* Short exercise 1
In the article on polymers, who designed the polypropylene stacking chair created in 1962?

━━━━

Home Polymers Everyday and Everywhere
Article Publicly Available

Polymers Everyday and Everywhere

  • Daniel Rabinovich EMAIL logo
Published/Copyright: November 7, 2017
Become an author with De Gruyter Brill

Abstract

I recently looked back at all the notes I’ve written for Chemistry International during the past decade or so, and polymer chemistry seems to be a recurrent theme, with a range of topics that underscores the multifarious applications of polymeric materials, both natural and synthetic. For example, the common polypropylene stacking chair, created in 1962 by Robin Day, one of the most influential furniture designers of the 20th century, was featured on a British stamp used to illustrate a Stamps International article published in 2011.

The rising popularity of plastics in the 1960s, referred to in a scene played by Dustin Hoffman in the movie The Graduate, released four years after the 1963 Nobel Prize in Chemistry was awarded to Karl Ziegler and Giulio Natta “for their discoveries in the field of the chemistry and technology of high polymers”, was described in a note that appeared in 2013.

━━━━

* Short exercise 2
Start at the beginning of the entries and stop after the line containing "[35,0,154,233]". Rewrite every line in that range, multiplying each bounding-box coordinate by 1.25 and rounding to the nearest whole number with halves rounded up. Leave all other wording as it is, and return only those lines.

* Data for this exercise
━━━━

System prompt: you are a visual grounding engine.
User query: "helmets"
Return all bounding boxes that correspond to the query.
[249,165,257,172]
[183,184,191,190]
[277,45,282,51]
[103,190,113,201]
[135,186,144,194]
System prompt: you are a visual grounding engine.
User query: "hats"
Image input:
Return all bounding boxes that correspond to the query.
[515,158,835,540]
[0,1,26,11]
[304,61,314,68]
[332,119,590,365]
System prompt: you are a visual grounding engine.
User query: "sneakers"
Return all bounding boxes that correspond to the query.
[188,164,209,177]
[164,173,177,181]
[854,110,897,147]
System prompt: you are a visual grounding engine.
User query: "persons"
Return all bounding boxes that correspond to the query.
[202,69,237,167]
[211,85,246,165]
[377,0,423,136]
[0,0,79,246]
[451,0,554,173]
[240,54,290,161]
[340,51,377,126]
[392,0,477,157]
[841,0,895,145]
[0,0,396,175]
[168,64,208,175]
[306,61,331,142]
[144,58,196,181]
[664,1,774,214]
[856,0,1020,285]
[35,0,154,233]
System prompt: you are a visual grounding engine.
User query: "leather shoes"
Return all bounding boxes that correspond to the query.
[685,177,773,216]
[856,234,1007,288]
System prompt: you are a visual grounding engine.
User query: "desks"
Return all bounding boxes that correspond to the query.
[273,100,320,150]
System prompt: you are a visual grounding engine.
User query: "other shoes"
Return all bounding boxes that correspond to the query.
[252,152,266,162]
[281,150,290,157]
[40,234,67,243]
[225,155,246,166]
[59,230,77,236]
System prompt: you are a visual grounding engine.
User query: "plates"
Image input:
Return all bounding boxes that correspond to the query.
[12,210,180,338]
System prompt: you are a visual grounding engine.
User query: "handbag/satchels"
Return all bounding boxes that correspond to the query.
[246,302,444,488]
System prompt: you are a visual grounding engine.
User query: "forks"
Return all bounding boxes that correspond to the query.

━━━━

* Complete response 1
Robin Day

* Complete response 2
System prompt: you are a visual grounding engine.
User query: "helmets"
Return all bounding boxes that correspond to the query.
[311,206,321,215]
[229,230,239,238]
[346,56,353,64]
[129,238,141,251]
[169,233,180,243]
System prompt: you are a visual grounding engine.
User query: "hats"
Image input:
Return all bounding boxes that correspond to the query.
[644,198,1044,675]
[0,1,33,14]
[380,76,393,85]
[415,149,738,456]
System prompt: you are a visual grounding engine.
User query: "sneakers"
Return all bounding boxes that correspond to the query.
[235,205,261,221]
[205,216,221,226]
[1068,138,1121,184]
System prompt: you are a visual grounding engine.
User query: "persons"
Return all bounding boxes that correspond to the query.
[253,86,296,209]
[264,106,308,206]
[471,0,529,170]
[0,0,99,308]
[564,0,693,216]
[300,68,363,201]
[425,64,471,158]
[490,0,596,196]
[1051,0,1119,181]
[0,0,495,219]
[210,80,260,219]
[383,76,414,178]
[180,73,245,226]
[830,1,968,268]
[1070,0,1275,356]
[44,0,193,291]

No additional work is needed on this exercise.